**Tugas**
[1] Menurut kutipan tentang ijtihad, apa status hukum syar'i yang dihasilkan oleh ijtihad?
[2] Sebutkan semua surat dan ayat Al-Qur'an yang memuat perintah ijtihad menurut kutipan tentang ijtihad.

**Kutipan Bacaan**

■ ■ ■ ■ ■ ■ ■

Sedangkan rumusan
menurut
mayoritas kelompok Ushuliyyin,
ijtihad adalah pengerahan segenap
kesanggupan dari seorang ahli fiqih
atau mujtahid untuk memperoleh
pengertian tingkat dhanni terhadap
sesuatu hukum syara' (hukum Islam).
Dari definisi tersebut dapat ditarik beberapa kesimpulan
sebagai berikut:
1. Pelaku utihad adalah seorang ahli fiqih/hukum Islam
(faqih), bukan yang lain.
2. Yang ingin dicapai oleh ijtihad adalah hukum syar'I,
yaitu hukum Islam yang berhubungan dengan tingkah
laku dan perbuatan orang-orang dewasa, bukan hukum
i'tiqadi atau hukum khuluqi,
3. Status hukum syar'i yang dihasilkan oleh ijtihad adalah
dhanni.
Dasar Hukum Ijtihad
Di dalam Al-Qur’an, perintah ijtihad terdapat dalam
surat an-Nisa ayat 83, asy-Syu’ara ayat 38, surat
al-Hasyar ayat 2, dan surat al-Baqarah ayat 59.
Sementara itu, dasar ijtihad terdapat pula pada
sebuah hadist Nabi SAW yang artinya: “Apabila
seorang hakim berijtihad dan benar, maka baginya
dua pahala, tetapi bila berijtihad lalu keliru maka
baginya satu pahala (HR. Bukhari dan Muslim).”

■ ■ ■ ■ ■ ■ ■

**Informasi Hasil Ekstraksi**
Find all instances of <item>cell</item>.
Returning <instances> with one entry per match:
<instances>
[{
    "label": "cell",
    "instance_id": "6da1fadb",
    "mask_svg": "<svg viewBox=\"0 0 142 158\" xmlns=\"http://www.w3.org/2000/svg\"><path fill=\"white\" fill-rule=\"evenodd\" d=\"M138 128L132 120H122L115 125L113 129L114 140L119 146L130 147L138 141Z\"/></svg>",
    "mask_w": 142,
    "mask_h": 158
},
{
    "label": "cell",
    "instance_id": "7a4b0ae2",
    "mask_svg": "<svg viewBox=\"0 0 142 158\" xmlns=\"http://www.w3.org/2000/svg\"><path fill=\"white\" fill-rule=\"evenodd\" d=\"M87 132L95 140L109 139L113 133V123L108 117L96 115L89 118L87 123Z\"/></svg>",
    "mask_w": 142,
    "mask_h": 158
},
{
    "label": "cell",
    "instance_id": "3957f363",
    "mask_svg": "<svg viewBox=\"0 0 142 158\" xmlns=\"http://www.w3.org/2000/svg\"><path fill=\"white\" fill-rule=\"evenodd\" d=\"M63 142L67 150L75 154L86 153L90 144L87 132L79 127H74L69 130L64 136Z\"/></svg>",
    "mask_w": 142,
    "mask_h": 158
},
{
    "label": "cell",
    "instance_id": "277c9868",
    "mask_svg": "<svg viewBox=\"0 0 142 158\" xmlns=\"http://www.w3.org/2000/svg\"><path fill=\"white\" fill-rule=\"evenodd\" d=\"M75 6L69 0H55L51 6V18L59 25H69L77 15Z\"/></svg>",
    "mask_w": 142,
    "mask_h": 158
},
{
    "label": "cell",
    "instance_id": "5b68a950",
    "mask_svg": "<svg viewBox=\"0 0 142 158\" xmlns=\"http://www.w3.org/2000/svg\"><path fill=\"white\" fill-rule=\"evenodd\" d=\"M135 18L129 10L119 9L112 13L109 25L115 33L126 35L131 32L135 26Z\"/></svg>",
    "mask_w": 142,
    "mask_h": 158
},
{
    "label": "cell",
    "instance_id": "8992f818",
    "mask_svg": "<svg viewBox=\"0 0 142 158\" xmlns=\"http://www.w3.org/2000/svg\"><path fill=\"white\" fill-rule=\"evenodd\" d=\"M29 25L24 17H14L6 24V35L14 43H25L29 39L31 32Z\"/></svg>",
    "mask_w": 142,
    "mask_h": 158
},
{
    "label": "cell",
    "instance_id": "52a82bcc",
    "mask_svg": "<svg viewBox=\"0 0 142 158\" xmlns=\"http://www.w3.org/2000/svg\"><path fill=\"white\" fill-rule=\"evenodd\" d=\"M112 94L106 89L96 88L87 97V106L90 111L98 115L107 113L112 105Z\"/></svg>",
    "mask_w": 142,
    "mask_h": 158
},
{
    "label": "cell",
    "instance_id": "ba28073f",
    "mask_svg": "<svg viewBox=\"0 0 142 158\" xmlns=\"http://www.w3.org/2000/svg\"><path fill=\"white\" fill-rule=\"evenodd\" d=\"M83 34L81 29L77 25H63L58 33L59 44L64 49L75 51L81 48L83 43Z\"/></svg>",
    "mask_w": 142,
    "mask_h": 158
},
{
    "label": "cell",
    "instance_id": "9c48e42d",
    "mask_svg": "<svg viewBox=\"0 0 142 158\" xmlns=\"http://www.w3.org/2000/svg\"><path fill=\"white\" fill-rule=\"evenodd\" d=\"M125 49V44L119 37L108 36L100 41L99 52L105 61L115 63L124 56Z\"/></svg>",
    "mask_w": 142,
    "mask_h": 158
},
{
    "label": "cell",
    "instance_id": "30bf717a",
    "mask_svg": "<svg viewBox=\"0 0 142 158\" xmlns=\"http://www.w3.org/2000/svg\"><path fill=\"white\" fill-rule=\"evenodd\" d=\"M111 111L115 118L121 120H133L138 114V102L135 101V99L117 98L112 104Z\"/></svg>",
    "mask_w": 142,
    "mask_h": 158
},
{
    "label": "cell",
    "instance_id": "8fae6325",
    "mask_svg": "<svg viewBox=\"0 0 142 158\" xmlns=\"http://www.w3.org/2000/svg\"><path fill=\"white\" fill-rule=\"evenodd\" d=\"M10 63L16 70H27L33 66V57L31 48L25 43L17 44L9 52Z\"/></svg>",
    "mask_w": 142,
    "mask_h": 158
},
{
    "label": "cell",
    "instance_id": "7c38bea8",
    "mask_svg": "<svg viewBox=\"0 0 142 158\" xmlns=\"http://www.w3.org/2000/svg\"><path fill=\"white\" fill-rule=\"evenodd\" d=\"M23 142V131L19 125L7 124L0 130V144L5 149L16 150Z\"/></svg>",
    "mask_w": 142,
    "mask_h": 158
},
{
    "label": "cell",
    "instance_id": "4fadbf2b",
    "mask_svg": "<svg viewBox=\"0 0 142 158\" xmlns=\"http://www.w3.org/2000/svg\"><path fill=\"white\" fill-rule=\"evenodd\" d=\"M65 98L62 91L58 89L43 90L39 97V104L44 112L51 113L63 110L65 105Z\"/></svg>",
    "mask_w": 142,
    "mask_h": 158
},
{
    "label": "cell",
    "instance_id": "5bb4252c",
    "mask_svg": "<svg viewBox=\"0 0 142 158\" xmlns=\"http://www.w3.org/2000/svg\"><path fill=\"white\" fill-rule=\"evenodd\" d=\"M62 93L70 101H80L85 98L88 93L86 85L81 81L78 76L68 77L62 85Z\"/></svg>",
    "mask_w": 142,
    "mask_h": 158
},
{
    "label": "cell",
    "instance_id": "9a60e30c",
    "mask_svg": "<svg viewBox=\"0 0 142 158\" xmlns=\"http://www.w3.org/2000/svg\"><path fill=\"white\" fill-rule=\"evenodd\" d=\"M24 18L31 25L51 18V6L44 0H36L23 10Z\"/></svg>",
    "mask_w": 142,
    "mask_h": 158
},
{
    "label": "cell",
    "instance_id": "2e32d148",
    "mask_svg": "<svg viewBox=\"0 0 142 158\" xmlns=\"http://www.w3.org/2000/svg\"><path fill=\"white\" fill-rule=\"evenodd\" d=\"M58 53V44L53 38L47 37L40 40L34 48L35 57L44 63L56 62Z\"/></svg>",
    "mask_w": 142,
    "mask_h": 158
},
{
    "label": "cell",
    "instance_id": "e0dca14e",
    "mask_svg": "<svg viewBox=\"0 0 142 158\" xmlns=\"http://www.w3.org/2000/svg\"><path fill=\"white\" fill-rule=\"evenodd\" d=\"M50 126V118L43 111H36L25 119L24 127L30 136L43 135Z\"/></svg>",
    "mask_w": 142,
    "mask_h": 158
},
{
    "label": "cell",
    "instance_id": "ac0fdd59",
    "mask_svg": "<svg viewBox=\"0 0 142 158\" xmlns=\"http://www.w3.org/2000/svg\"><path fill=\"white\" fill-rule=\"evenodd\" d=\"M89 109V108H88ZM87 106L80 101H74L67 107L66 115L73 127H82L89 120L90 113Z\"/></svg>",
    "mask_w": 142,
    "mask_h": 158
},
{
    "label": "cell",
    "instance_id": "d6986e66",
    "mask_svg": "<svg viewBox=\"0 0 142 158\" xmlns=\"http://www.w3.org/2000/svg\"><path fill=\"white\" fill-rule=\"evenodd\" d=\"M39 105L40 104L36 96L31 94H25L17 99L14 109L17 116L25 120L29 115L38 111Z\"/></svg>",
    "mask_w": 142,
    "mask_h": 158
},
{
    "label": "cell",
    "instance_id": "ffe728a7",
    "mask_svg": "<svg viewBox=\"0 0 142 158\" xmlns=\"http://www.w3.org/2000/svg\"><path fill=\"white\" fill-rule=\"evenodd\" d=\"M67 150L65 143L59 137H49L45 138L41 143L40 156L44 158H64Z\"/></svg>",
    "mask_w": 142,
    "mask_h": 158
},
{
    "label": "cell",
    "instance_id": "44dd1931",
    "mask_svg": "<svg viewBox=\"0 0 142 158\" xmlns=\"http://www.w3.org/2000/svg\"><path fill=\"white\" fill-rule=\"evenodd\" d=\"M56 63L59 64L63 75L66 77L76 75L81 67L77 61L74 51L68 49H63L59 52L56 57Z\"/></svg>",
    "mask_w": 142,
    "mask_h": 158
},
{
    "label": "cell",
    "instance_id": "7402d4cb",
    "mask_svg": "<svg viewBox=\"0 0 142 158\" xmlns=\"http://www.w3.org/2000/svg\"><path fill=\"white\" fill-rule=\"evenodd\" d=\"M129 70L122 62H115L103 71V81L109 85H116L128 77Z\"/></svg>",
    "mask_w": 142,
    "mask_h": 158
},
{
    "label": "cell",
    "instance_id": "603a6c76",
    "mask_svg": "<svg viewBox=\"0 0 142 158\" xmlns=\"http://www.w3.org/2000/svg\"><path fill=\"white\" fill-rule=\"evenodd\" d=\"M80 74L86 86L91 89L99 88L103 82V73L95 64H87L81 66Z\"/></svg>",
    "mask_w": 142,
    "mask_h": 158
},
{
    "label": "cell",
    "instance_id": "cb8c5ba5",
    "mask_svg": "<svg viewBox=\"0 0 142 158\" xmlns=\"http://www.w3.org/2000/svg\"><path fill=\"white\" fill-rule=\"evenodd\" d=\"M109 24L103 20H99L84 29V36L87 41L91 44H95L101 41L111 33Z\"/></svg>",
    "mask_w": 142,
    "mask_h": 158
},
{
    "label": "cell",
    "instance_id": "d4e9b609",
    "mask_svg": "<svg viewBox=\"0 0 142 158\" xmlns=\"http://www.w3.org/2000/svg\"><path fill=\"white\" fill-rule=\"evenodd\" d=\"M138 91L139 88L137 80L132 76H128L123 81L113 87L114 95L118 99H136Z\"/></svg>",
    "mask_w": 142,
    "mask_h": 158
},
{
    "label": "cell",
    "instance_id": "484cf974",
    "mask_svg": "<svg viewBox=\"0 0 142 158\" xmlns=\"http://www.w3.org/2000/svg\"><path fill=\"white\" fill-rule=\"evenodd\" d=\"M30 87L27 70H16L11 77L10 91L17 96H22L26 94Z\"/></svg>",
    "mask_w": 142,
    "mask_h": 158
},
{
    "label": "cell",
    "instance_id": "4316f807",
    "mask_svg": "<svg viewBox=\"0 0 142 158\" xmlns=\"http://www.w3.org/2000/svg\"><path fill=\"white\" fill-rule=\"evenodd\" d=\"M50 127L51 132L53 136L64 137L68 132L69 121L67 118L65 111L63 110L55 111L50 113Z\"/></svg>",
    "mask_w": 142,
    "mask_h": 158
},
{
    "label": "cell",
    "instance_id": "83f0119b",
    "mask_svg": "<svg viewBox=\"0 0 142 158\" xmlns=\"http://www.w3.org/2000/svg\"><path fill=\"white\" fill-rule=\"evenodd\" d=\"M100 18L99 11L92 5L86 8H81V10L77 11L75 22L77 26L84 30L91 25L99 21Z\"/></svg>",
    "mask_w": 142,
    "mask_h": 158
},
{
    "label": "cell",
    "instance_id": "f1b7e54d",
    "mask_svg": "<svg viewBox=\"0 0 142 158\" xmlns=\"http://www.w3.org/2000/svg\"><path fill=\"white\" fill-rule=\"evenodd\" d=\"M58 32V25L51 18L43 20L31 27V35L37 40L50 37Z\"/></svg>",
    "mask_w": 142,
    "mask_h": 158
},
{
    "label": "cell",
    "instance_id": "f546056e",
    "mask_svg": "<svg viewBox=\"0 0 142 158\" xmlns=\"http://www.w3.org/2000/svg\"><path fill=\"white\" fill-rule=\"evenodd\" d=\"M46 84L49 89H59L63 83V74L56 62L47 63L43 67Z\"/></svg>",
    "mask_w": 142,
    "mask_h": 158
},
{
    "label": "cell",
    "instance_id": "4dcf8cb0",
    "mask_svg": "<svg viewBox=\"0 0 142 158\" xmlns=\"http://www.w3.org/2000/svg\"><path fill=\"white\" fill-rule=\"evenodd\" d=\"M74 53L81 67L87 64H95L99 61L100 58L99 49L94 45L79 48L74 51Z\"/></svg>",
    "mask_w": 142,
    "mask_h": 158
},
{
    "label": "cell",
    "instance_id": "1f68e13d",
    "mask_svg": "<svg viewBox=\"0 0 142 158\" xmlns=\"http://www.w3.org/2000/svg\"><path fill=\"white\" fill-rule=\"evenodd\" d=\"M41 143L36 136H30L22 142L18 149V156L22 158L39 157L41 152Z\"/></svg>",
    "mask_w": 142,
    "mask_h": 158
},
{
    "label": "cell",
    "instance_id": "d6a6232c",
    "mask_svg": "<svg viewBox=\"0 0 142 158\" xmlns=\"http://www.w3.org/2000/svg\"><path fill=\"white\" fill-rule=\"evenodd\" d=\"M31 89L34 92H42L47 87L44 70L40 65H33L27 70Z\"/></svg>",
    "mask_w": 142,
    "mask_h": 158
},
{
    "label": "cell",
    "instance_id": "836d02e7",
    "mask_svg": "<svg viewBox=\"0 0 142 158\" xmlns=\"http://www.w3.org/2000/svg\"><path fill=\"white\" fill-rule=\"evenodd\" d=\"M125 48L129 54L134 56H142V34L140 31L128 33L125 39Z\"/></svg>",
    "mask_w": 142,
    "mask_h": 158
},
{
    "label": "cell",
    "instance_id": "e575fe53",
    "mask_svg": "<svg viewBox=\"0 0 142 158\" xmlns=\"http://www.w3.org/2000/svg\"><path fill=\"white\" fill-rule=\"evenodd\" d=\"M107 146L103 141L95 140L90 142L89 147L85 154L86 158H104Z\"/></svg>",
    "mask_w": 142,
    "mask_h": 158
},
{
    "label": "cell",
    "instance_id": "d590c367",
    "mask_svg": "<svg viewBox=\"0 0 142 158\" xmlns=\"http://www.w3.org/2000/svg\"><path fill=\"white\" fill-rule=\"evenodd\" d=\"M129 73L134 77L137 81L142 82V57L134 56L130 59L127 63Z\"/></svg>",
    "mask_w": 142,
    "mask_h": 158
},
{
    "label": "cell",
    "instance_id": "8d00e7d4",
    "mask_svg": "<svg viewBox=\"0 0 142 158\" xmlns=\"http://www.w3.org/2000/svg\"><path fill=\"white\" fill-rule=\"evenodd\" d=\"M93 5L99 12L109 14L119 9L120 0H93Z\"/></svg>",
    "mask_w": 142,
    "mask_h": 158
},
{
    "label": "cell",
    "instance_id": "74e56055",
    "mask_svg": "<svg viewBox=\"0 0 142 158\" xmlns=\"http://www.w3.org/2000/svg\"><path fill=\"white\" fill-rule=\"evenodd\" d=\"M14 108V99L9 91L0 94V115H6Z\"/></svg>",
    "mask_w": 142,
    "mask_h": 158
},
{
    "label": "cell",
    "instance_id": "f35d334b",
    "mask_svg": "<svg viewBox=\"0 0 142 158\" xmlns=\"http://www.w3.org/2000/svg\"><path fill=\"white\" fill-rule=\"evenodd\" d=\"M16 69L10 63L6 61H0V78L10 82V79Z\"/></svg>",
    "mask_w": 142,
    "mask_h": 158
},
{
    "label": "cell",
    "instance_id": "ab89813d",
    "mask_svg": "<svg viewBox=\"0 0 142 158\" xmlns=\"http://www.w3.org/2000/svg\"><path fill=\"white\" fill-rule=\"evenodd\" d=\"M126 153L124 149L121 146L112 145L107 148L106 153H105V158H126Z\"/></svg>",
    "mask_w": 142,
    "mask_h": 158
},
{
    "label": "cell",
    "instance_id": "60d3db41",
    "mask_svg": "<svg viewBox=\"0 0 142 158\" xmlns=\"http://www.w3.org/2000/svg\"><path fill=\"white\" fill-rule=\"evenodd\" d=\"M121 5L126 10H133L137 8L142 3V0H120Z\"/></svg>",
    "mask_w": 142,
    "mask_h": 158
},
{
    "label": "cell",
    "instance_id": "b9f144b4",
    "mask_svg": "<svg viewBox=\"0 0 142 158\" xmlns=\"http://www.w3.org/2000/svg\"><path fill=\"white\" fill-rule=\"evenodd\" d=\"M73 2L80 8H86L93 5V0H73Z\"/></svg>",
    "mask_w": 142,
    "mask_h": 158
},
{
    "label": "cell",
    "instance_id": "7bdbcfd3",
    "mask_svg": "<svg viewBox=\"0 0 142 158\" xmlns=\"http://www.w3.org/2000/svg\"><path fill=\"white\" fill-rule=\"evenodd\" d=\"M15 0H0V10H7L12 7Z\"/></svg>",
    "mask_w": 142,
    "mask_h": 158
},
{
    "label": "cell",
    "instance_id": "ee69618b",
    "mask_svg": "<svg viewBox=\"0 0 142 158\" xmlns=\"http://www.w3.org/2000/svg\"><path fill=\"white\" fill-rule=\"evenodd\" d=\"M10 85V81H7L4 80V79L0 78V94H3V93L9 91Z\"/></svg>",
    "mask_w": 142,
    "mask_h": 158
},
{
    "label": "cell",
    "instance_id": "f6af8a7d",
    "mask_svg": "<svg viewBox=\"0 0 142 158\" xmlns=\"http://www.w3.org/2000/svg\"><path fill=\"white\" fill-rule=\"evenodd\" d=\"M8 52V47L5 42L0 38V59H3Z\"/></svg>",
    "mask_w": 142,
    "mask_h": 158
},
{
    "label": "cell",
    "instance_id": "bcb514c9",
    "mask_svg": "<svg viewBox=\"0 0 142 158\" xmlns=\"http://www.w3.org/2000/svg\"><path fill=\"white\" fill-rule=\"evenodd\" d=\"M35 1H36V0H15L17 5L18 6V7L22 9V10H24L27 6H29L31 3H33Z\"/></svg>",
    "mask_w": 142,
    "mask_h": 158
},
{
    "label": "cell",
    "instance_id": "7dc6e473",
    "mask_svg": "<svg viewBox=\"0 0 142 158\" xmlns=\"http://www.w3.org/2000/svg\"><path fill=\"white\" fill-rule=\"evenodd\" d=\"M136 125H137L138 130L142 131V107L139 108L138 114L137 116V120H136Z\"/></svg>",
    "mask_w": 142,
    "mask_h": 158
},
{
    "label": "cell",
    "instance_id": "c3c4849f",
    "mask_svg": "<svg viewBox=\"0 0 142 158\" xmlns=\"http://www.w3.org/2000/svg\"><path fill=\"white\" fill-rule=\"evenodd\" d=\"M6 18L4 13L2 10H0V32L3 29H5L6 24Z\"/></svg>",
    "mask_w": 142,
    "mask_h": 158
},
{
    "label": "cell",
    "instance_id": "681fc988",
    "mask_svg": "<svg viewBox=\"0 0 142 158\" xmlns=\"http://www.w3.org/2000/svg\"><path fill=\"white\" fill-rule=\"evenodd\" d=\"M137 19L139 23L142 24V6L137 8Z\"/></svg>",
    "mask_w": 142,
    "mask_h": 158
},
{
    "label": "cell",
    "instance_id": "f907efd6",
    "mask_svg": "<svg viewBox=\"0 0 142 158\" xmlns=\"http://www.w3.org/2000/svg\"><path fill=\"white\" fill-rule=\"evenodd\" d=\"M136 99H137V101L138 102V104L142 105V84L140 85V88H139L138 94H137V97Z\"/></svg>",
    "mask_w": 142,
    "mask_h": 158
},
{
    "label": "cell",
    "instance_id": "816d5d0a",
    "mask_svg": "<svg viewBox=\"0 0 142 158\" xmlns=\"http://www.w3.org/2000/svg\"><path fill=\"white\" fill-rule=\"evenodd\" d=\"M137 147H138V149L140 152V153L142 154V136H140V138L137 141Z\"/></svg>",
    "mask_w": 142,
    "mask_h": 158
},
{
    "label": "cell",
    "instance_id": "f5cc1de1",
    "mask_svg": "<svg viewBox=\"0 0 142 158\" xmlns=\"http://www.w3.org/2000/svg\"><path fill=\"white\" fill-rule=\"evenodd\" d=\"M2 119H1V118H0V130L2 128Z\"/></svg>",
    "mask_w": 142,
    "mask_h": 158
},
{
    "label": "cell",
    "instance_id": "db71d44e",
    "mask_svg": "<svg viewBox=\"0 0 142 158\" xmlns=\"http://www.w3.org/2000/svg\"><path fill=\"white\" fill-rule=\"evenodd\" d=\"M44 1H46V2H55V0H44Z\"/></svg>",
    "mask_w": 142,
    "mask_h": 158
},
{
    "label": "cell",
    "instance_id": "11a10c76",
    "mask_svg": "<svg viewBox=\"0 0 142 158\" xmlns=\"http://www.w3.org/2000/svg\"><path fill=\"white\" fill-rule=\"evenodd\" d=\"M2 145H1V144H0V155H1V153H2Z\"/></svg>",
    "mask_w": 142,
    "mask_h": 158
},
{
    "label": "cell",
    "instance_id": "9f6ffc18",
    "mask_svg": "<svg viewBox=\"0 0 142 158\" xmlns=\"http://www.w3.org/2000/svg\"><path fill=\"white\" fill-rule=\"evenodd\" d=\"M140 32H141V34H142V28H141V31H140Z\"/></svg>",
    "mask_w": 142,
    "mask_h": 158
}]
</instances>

■ ■ ■ ■ ■ ■ ■

**Jawaban Tertulis**
[1] Dhanni.

[2]
- Surat an-Nisa ayat 83
- Surat asy-Syu'ara ayat 38
- Surat al-Hasyar ayat 2
- Surat al-Baqarah ayat 59